Passage to read:
Example 2: Internal Tables with Primary Keys

./LakeXpress -a data/ds_credentials.json \
       --log_db_auth_id log_db_ms \
       --source_db_auth_id ds_04_pg \
       --source_db_name tpch \
       --source_schema_name tpch_1 \
       --fastbcp_dir_path /home/francois/Workspace/FastBCP_exe/FastBCP_0_28_3_full/ \
       --fastbcp_p 2 \
       --n_jobs 4 \
       --target_storage_id aws_s3_01 \
       --generate_metadata \
       --sub_path toto \
       --snowflake_table_type internal \
       --publish_target snowflake_pat \
       --snowflake_pk_constraints

Result:

  • Schema: tpch_1
  • Tables: customer, orders, etc. (with data loaded)
  • PRIMARY KEY constraints applied where available

Example 3: Single Table

./LakeXpress \
  -a data/ds_credentials.json \
  --log_db_auth_id log_db_ms \
  --source_db_auth_id ds_04_pg \
  --target_storage_id aws_s3_01 \
  --source_schema_name tpch_1 \
  -i nation \
  --fastbcp_dir_path /path/to/FastBCP \
  --publish_target snowflake_prod

Example 4: Full Schema

./LakeXpress \
  -a data/ds_credentials.json \
  --log_db_auth_id log_db_ms \
  --source_db_auth_id ds_04_pg \
  --target_storage_id aws_s3_01 \
  --source_schema_name tpch_1 \
  --fastbcp_dir_path /path/to/FastBCP \
  --publish_target snowflake_prod

Views and Customization

Automatic Views (External Tables Only)

For external tables, LakeXpress auto-creates views that expose typed columns instead of the raw Parquet VALUE column.

-- External table (raw)
SELECT * FROM EXT_TPCH_1.CUSTOMER;
-- Shows: VALUE column (complex structure)

-- View (typed columns)
SELECT * FROM EXT_TPCH_1.V_CUSTOMER;
-- Shows: C_CUSTKEY, C_NAME, C_ADDRESS, etc.

View Options

Option Description Default
--snowflake_no_views Skip view creation Views created
--snowflake_view_prefix PREFIX Custom view name prefix V_

Custom prefix:

./LakeXpress \
  --publish_target snowflake_prod \
  --snowflake_table_type external \
  --snowflake_view_prefix "VIEW_" \
  ...

# Tables: customer, orders
# Views: VIEW_customer, VIEW_orders

No views:

./LakeXpress \
  --publish_target snowflake_prod \
  --snowflake_table_type external \
  --snowflake_no_views \
  ...

# Tables: customer, orders
# Views: None

Refreshing External Tables

External tables must be refreshed after data upload:

ALTER EXTERNAL TABLE EXT_TPCH_1.CUSTOMER REFRESH;
ALTER EXTERNAL TABLE EXT_TPCH_1.LINEITEM REFRESH;

Or via Snowflake CLI:

snow sql -q "ALTER EXTERNAL TABLE EXT_TPCH_1.LINEITEM REFRESH;" -c lakexpress

Primary Key Constraints

Applies to internal tables only. LakeXpress propagates PRIMARY KEY constraints from the source database to Snowflake.

Your instructions:
Translate this sentence from the LakeXpress documentation above into Spanish: "For external tables, LakeXpress auto-creates views that expose typed columns instead of the raw Parquet VALUE column."

Information shown:
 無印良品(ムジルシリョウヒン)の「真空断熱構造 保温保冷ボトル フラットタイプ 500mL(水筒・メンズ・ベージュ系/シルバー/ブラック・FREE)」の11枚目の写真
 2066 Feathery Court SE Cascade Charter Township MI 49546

Result for this task:
En el caso de las tablas externas, LakeXpress crea automáticamente vistas que exponen columnas tipadas en lugar de la columna VALUE sin procesar de Parquet.